── EXCERPT PROVIDED ──

April 22-May 1, 2016
The Jazzkaar festival has been an annual event in Tallinn, Estonia, since 1990, when Soviet dominance was crumbling. Its roots lie in the original 1966 and '67 jazz festivals, before these were banned by those Russian occupiers. Surely the presence of honorary hippie Charles Lloyd
, on a ground-breaking Eastern Bloc tour might have been a factor? Jazzkaar's artistic director Anne Erm was involved in those first two 1960s festivals, and has continued her influential role until the present day.
Tallinn is a peaceful, scenic city, nestled next to Russia, at the edge of the Baltic Sea. Its Old Town is a strong attraction for tourists, but the festival itself inhabits the cultural centre of Telliskivi Creative City, a converted factory site, populated by arty bars and cafés. This is only the second year that Jazzkaar has inhabited this complex. Most of the gigs during the festival's 10-days take place here, alternating between the larger (Vaba Lava) and smaller (Punane Maja) stages, in adjacent buildings.
The majority of artists hailed from the USA and Estonia itself, but there were also individual representatives from the UK, Norway, Russia, Cuba, Lebanon and Germany. A particular joy of Jazzkaar is the contrast between global stars and indigenous acts, unfamiliar to most outsiders. So far, Estonian jazz is nowhere near as well-travelled as, for instance, the heavily-exported artists of Norway.
A couple of UK acts took care of the electronically-orientated groove-pulsation zones, with Hidden Orchestra appearing late on the opening night, led by bassist and knob-twiddler Joe Acheson. They surely played beyond their allotted set-length as sloping beats gathered the crowd nearer, sinking into a seductive stream of electro-acoustic marrying, with violinist Poppy Ackroyd bringing unlikely tones to the spread. If the Hidden folks were sneaky in their audience wooing, keyboardist Mark De Clive-Lowe opted for a more bombastic attack, his current largely London-based Church band being the hardest he's ever gathered together. Sometimes, this Los Angeles-dwelling New Zealander can err on the side of mainstream soul or funk, too obviously aiming for crossover success, but with saxophonist and flautist Finn Peters prominently featured, De Clive-Lowe is spotlighting a groove toughness that sheds any lightness, aiming to gore the deep guts. His choice of Tawiah as singer also lends an edge to the proceedings, with her understated, slinky syllable-tripping avoiding any soul-hysterics. This was another extended set, but the Church combo were possessed by a gripping urgency, quaking under their own momentum.
Another festival highlight arrived early, on its second day. Keyboardist Bachar Mar-Khalifé is Lebanese, but lives in Paris, and he's the son of renowned oud maestro Marcel Khalifé. Playing with his bass and drums trio, Mar-Khalifé might be refining the new genre of Pomp Arabic, like unto a magnificent mélange of Queen and Hot Chip (or Hot Cheb?), pillaging from metal, reggae, and Algerian rai, concocting an absurdly full-on Middle Eastern electro-disco stomp. His synthesiser spirals suggested the finest hard-cheese distortions of prime-vintage rai music, overloading until reaching a sharp abyss, then dropping down into a delicate acoustic piano sequence. The mood crept from sombre to kitschy, with great taste, Mar-Khalifé's vocal prowess suited to the negotiation of both extremes.

───
── EXCERPTED DATA ──

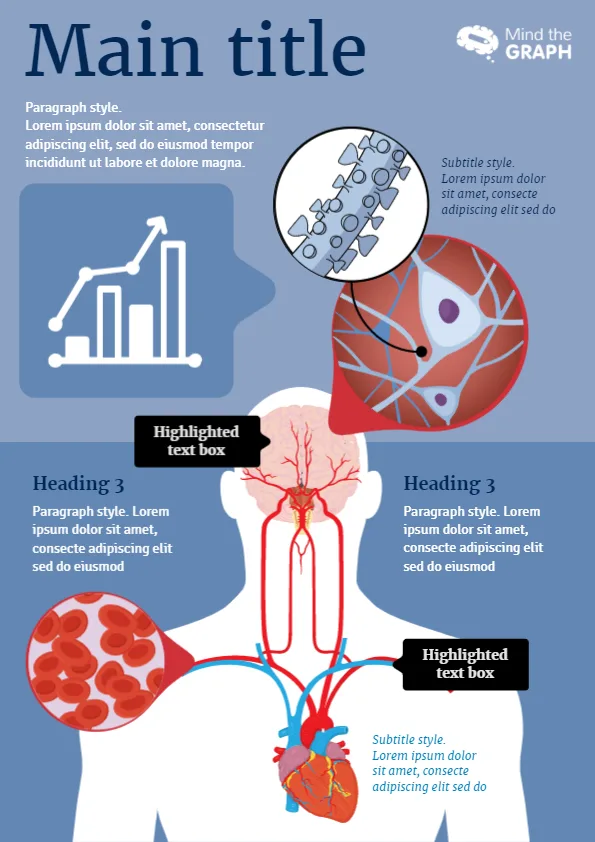 Main title

Mind the GRAPH

Paragraph style.
Lorem ipsum dolor sit amet, consectetur adipiscing elit, sed do eiusmod tempor incididunt ut labore et dolore magna.

Subtitle style.
Lorem ipsum dolor sit amet, consecte adipiscing elit sed do

Highlighted text box

Heading 3

Paragraph style. Lorem ipsum dolor sit amet, consecte adipiscing elit sed do eiusmod

Heading 3

Paragraph style. Lorem ipsum dolor sit amet, consecte adipiscing elit sed do eiusmod

Highlighted text box

Subtitle style.
Lorem ipsum dolor sit amet, consecte adipiscing elit sed do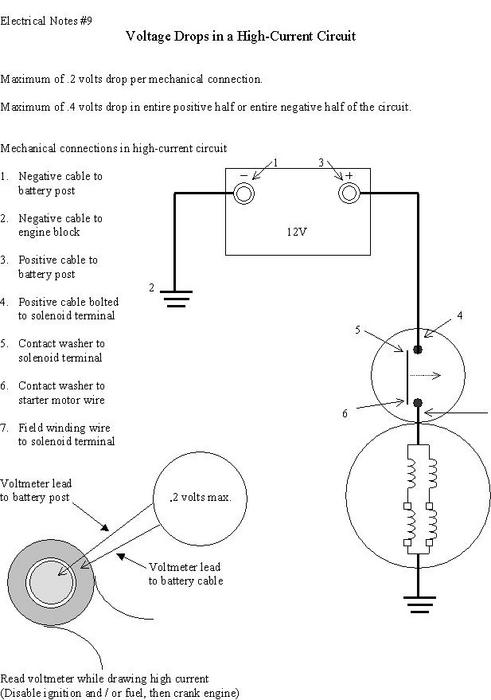 Electrical Notes #9

Voltage Drops in a High-Current Circuit

Maximum of .2 volts drop per mechanical connection.

Maximum of .4 volts drop in entire positive half or entire negative half of the circuit.

Mechanical connections in high-current circuit

1. Negative cable to battery post

2. Negative cable to engine block

3. Positive cable to battery post

4. Positive cable bolted to solenoid terminal

5. Contact washer to solenoid terminal

6. Contact washer to starter motor wire

7. Field winding wire to solenoid terminal

1

3

−

+

12V

2

4

5

6

Voltmeter lead to battery post

.2 volts max.

Voltmeter lead to battery cable

Read voltmeter while drawing high current
(Disable ignition and / or fuel, then crank engine)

───

STUDY QUESTIONS:
a: According to the Jazzkaar review, why does Tawiah as singer lend an edge to the Church band's set?
b: Transcribe the passage of the Jazzkaar review starting at "Tallinn is a" and ending at "in adjacent buildings.".

SOLUTIONS PER TASK:
a: Her singing is understated and slinky, with a syllable-tripping delivery that avoids any soul-hysterics.

b:
Tallinn is a peaceful, scenic city, nestled next to Russia, at the edge of the Baltic Sea. Its Old Town is a strong attraction for tourists, but the festival itself inhabits the cultural centre of Telliskivi Creative City, a converted factory site, populated by arty bars and cafés. This is only the second year that Jazzkaar has inhabited this complex. Most of the gigs during the festival's 10-days take place here, alternating between the larger (Vaba Lava) and smaller (Punane Maja) stages, in adjacent buildings.